People of the Yes often don't like the solutions any more than do their counterparts. Only fools like pain. People of the Yes realize that growth means change and change is always difficult, creatures of habit that we all are by nature. Change is also always somewhat painful, always costly, sooner or later. People of the Yes choose to pay less now rather than more later. They choose the pain upfront. You?

Saturday, November 9, 2013

ABUNDANCE



Benedictine Brother David Steindel-Rast, who has studied both Oriental and Western spirituality (in Values and Visions, Vol. 25, No. 2) says this about abundance. "[It]is not measured by what flows in, but by what flows over. The smaller we make the vessel of our need...the sooner we get the overflow we need for delight."

One of the unspoken reasons, I believe, why so many are so opposed to allowing Hispanics and other poor immigrants into our country is not that we will have to care for them out of our tax dollars -- an honest reason at best, a very selfish reason at worst -- but that, in many ways, they are a visible reminder of something that we have lost and that gets lost whenever the subject of immigration is brought up. That something is our growing inability to enjoy life in all its simplicity -- and abundance.

We have become a society where the simple life is ridiculed, even if secretly envied. We live in a country where a car, no, two cars; cable on multiple television sets, the latest appliances, a computer and smart phone for everyone in the home are believed to be rights. It would be unthinkable not to have such items in our homes. Yet most of the world thinks every one of these to be luxuries. The only necessities are food and water and some kind of roof -- straw, paper, burlap or tin -- over one's head.

We can't relate and thus we cannot understand. We cannot understand because we don't know when our cup is full and when it runneth over. And as Brother David notes, it is only when our cup runneth over that we find delight. Most of us do not think our cup is full let alone runneth over.

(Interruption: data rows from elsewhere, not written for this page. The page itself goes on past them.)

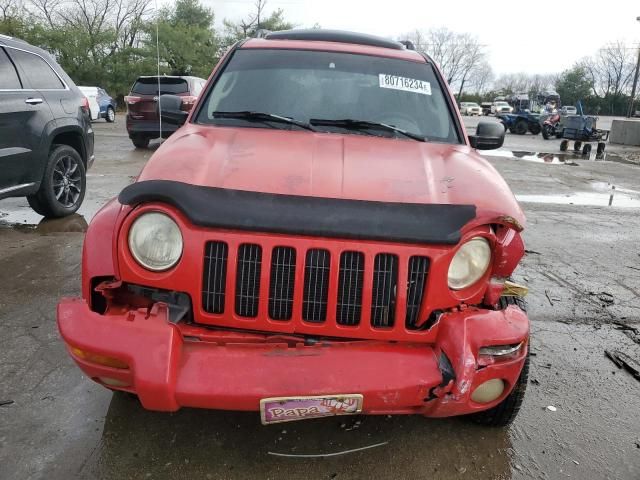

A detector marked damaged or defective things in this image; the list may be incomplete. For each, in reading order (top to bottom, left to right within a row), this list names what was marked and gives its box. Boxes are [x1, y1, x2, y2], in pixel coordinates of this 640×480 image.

cracked bumper [57, 300, 528, 416]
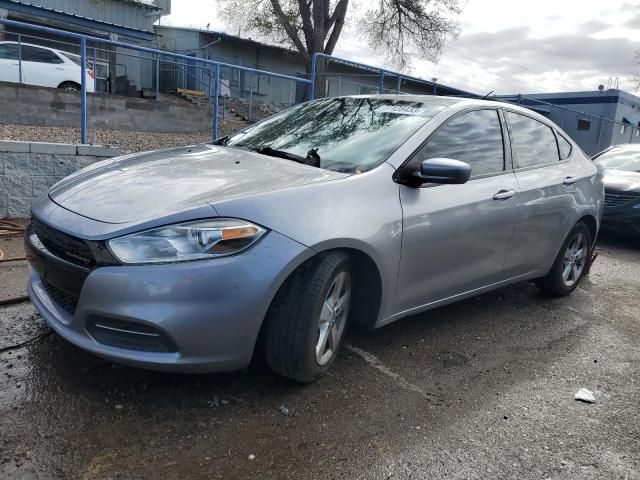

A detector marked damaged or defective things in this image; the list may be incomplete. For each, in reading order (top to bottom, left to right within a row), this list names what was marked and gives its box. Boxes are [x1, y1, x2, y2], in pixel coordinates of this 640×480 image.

cracked asphalt [0, 231, 636, 478]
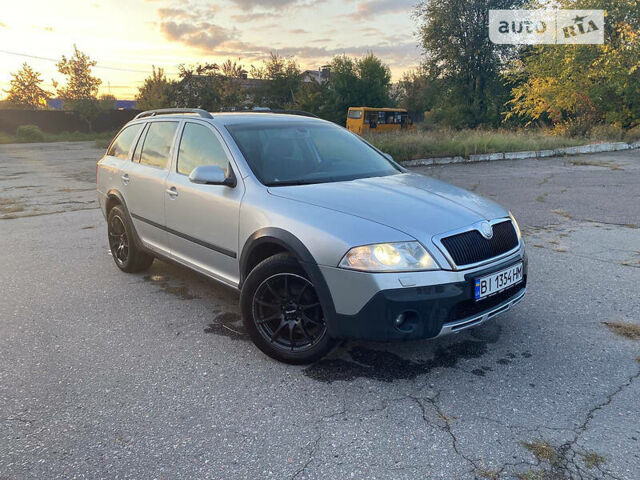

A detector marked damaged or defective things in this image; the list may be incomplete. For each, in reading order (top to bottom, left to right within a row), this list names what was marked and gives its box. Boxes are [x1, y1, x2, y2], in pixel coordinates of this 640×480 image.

patched asphalt [0, 143, 636, 480]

Thus, it becomes difficult for us to enjoy God's good gifts (which is redundant: all God's gifts are good). It does us no good to wish for the simpler life, to wish that we did not seem to need such a large cup to satisfy ourselves. Wishing and hoping don't get very far. They remain, and always will, in the realm of unreality.

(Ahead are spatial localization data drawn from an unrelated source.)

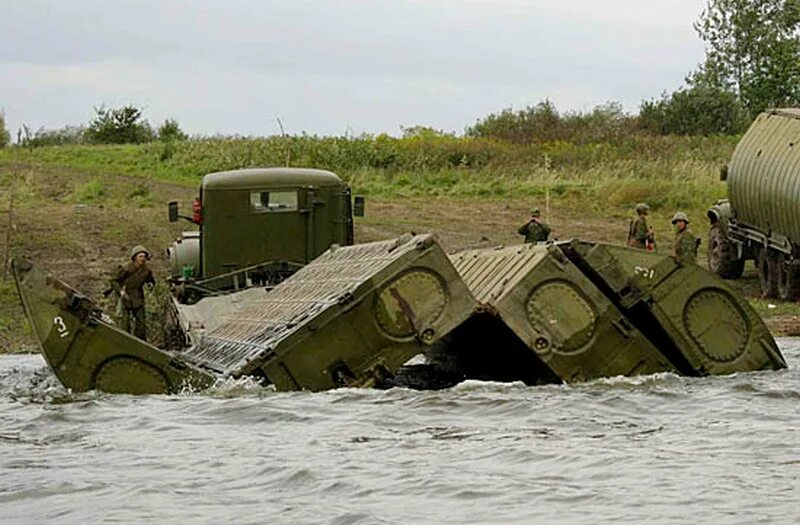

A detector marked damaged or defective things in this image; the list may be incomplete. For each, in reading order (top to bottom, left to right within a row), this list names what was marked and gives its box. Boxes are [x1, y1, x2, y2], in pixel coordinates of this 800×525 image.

rusty metal surface [728, 111, 800, 243]
rusty metal surface [180, 235, 434, 374]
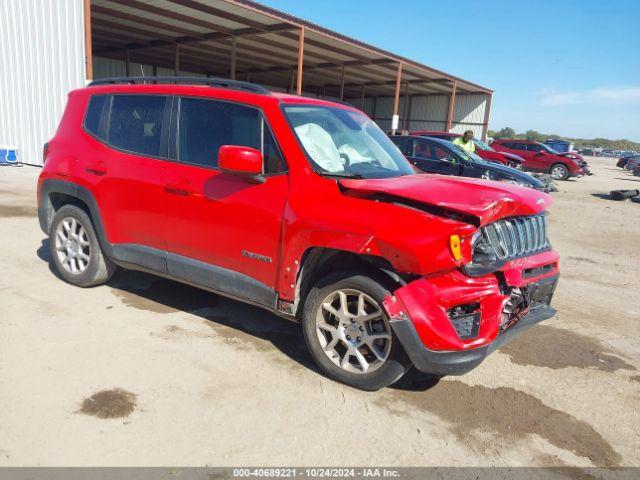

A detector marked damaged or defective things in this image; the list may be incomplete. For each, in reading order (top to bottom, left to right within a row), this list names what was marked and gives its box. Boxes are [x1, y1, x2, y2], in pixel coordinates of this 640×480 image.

crumpled hood [338, 174, 552, 225]
damaged front bumper [384, 251, 560, 376]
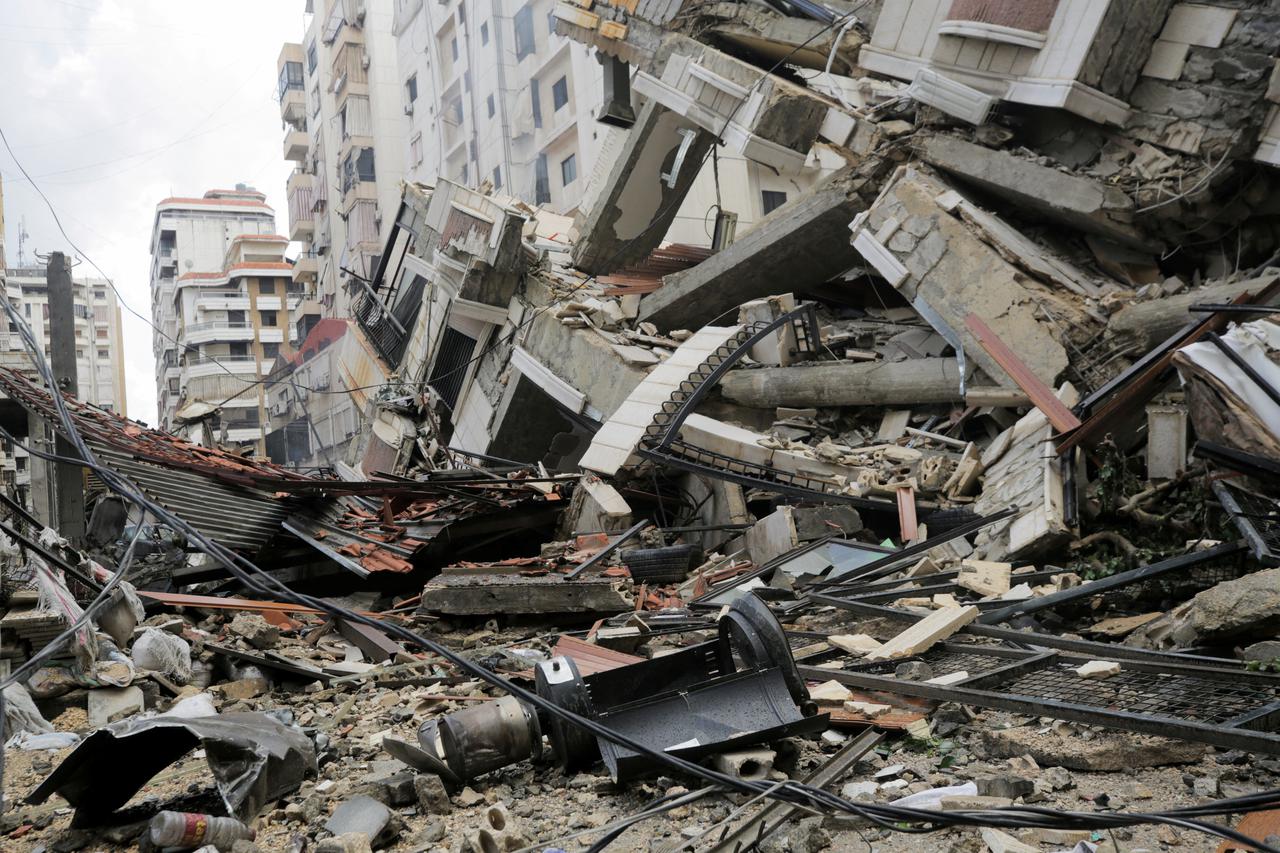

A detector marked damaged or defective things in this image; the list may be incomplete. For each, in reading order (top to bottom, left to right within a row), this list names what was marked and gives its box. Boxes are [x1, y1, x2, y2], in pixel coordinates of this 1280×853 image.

broken concrete pillar [572, 100, 716, 274]
broken concrete pillar [636, 161, 884, 328]
broken floor slab [848, 166, 1104, 390]
broken concrete pillar [720, 356, 960, 410]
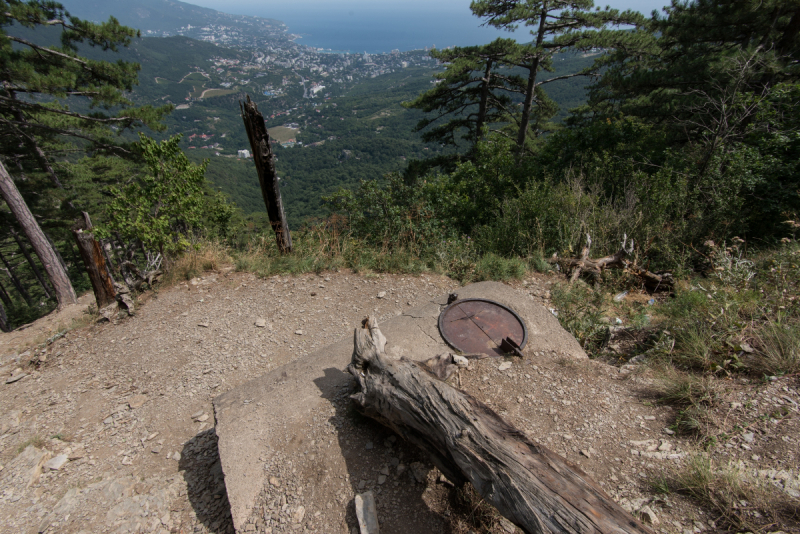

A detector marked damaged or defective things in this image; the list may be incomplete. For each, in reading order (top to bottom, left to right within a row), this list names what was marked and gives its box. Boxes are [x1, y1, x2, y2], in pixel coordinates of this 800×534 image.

What is real is actually using a smaller cup, which means actually being satisfied with less. Perhaps that is what Jesus was alluding to when he lamented on how difficult it is for rich people to enter into the Kingdom -- which means, find happiness, happiness now as well as happiness later. When we never have enough, we are never satisfied and we are never happy.

We may object that it is easy for Brother David to make his observation because he already lives that simple but abundant life. Well, is that not the whole point? We will not know unless we try. That is not to say that we should all run off and join a monastery or convent, although spending a week at one might not be such a bad idea.      

What it is to say is that amid all our riches -- and you and I are very, very rich compared to the rest of the world -- we seem to find great difficulty in finding real pleasure. There seems to be something missing. What is missing is the realization that we already have more than we will ever need. Our cup is already abundant, running over.